What Are Closing Costs?

You've found your dream home, the seller has accepted your offer, your loan has been approved and you're eager to move into your new home. But before you get the key, there's one more step--the closing.

Also called the settlement, the closing is the process of passing ownership of property from seller to buyer. And it can be bewildering. As a buyer, you will sign what seems like endless piles of documents and will have to present a sizeable check for the down payment and various closing costs.

As a responsible buyer, you should be familiar with these costs that are both mortgage-related and government imposed. Although many of the fees may vary by locality, here are some common fees:

    • Appraisal Fee: This fee pays for the appraisal of the property. You may already have paid this fee at the beginning of your loan application process.
    • Credit Report Fee: This fee covers the cost of the credit report requested by the lender. This too may already have been paid when you applied for your loan.
    • Loan Origination Fee: This fee covers the lender's loan-processing costs.
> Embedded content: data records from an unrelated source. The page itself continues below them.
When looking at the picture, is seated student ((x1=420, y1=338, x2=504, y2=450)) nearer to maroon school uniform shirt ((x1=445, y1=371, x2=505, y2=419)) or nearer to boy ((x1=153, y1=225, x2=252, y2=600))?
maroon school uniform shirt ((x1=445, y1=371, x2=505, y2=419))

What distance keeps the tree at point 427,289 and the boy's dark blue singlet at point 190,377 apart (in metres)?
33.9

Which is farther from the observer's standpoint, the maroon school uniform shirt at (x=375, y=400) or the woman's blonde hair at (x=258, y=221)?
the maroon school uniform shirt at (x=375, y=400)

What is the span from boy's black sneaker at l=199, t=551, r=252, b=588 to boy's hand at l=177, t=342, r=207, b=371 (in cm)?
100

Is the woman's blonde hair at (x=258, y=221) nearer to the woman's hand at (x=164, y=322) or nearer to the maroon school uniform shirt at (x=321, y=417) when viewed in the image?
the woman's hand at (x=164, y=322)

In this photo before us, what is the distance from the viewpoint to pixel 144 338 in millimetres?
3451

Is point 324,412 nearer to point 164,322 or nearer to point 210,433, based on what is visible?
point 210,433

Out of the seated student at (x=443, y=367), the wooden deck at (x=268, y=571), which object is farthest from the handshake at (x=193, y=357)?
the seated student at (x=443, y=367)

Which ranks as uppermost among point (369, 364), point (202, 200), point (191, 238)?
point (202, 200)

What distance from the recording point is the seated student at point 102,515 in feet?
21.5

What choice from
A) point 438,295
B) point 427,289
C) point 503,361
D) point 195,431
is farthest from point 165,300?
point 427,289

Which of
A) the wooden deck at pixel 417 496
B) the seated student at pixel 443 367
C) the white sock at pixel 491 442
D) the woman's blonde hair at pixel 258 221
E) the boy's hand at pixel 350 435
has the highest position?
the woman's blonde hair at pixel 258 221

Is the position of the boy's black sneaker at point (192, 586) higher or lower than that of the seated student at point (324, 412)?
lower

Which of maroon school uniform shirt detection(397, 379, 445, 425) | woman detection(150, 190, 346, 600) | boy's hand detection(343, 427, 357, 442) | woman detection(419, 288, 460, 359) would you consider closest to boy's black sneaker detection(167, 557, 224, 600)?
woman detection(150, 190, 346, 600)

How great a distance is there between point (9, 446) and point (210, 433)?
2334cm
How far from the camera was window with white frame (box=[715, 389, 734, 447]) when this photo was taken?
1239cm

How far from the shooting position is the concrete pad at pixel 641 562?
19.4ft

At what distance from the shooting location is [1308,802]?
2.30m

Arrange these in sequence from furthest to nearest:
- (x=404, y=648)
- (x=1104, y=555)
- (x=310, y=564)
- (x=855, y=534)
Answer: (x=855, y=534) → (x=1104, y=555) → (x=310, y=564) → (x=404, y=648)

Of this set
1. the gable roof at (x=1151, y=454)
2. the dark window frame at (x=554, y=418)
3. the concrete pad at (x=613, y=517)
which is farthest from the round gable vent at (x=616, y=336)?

The fee is typically one percent of the total mortgage.
    • Loan Discount: You will pay this one-time charge if you have chosen to pay points to lower your interest rate. Each point you purchase equals one percent of the total loan.
    • Title Insurance Fees: These fees generally include costs for the title search, title examination, title insurance, document preparation and other miscellaneous title fees.
    • PMI Premium: If you buy a home with a low down payment, a lender usually requires that you pay a fee for mortgage insurance. This fee protects the lender against loss due to foreclosure. Once a new owner has 20 percent equity in their home, however, he or she can normally apply to eliminate this insurance.
    • Prepaid Interest Fee: This fee covers the interest payment from the date you purchases the home to the date of your first mortgage payment. Generally, if you buy a home early in the month, the prepaid interest fee will be substantially higher than if you buy it towards the end of the month.
    • Escrow Accounts: In locations where escrow accounts are common, a mortgage lender will usually start an account that holds funds for future annual property taxes and home insurance. At least one year advance plus two months worth of homeowner's insurance premium will be collected. In addition, taxes equal approximately to two months in excess of the number of months that have elapsed in the year are paid at closing. (If six months have passed, eight months of taxes will be collected.)
    • Recording Fees and transfer taxes: This expense is charged by most states for recording the purchase documents and transferring ownership of the property.

Make sure you consult a real estate professional in your area to find out which fees, and how much you will be expected to pay during the closing of you prospective home. Keep in mind. You can negotiate many (if not all) of these costs to be paid by the seller, known as seller paid closing costs. This is why it is so important to work closely with your loan officer before you even consider writing an offer.

Understanding your costs, obligations, and what to expect throughout the entire process will help make owning your dream home, a reality!